Monday, October 20, 2014 9:31:02 PM

Post# of 251799
Testing for Cancer With a Single Blood Sample
Startup Miroculus has developed a system that screens for dozens of cancers in 90 minutes

http://www.smithsonianmag.com/innovation/testing-cancer-simple-blood-test-180953070/

The Miroculus works in three steps: sample, react and analyze. First, a tech or doctor uses an off-the-shelf kit to extract RNA from a one-milliliter blood sample. Then, he or she places drops of the extracted sample into 96 wells on a prepared plate, known as a bioassay. Each well on the plate is pre-treated with its own bio-chemical mix that’s designed to react with a specific type of microRNA. The tech then places the plate inside a freestanding device that seals the plate off from light and keeps it at the proper temperature to incite a reaction. If a well glows, the specified mircoRNA is present.

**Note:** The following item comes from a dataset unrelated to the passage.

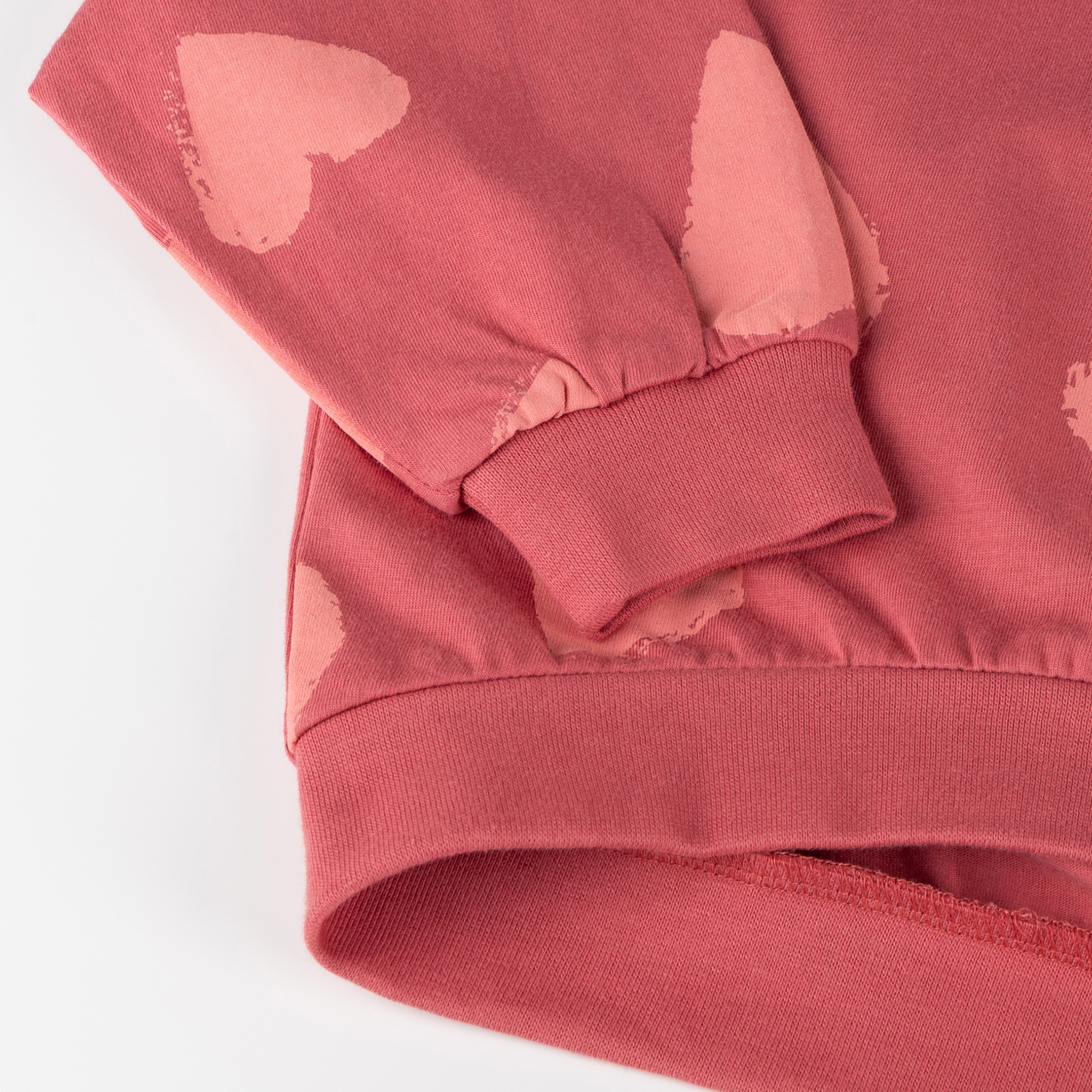 Kids' relaxed long sleeve Tee hearts, Spring Birds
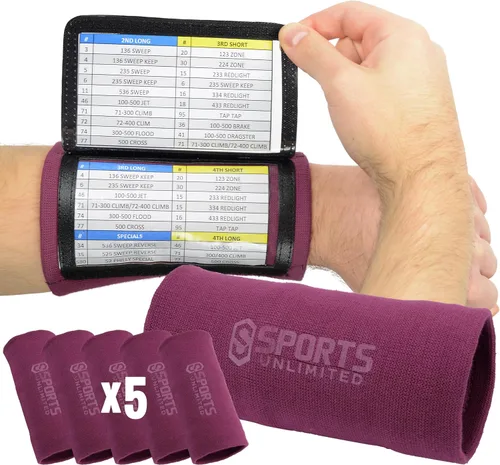 Vista 38 de Sports Unlimited Banda Instructora Triple para Adultos, Muñequeras de Fútbol para Jugadas, Muñequeras de Béisbol, Bandas de Brazo QB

The tech places a smartphone on top of the device so that its camera can peer inside. (Later versions of Miriam will have their own onboard computer.) Over the course of 60 minutes, the camera takes a series of pictures of the wells and tracks changes—including which wells are glowing, how frequently and how intensely. Data is sent to Miroculus’s cloud server for analysis. It compares those results with existing data to determine if any patterns are present that might indicate a particular type of cancer.

So far, the team has been able to identify lung, breast and pancreatic cancer in mice. The researchers are also participating in a clinical trial in Germany that includes 200 human breast cancer patients.

But Miroculus will have competition, eventually. A similar research effort in Japan, involving the country’s National Cancer Center, aims to bring a similar product to market within five years. The group's work will analyze blood samples from some 6,500 patients in order to spot the microRNA signatures of 13 types of cancer.

While these methods show promise, experts do caution that we still need more data to make microRNA diagnosis as foolproof as Miroculus plans. Simple things like a common cold or taking an aspirin can affect the presence of microRNA in the blood, Muneesh Tewari of the Fred Hutchinson Cancer Research Center explained to Wired. Therefore, building out Miroculus’s database of reference points will be just as important as the accuracy of the bioassay itself.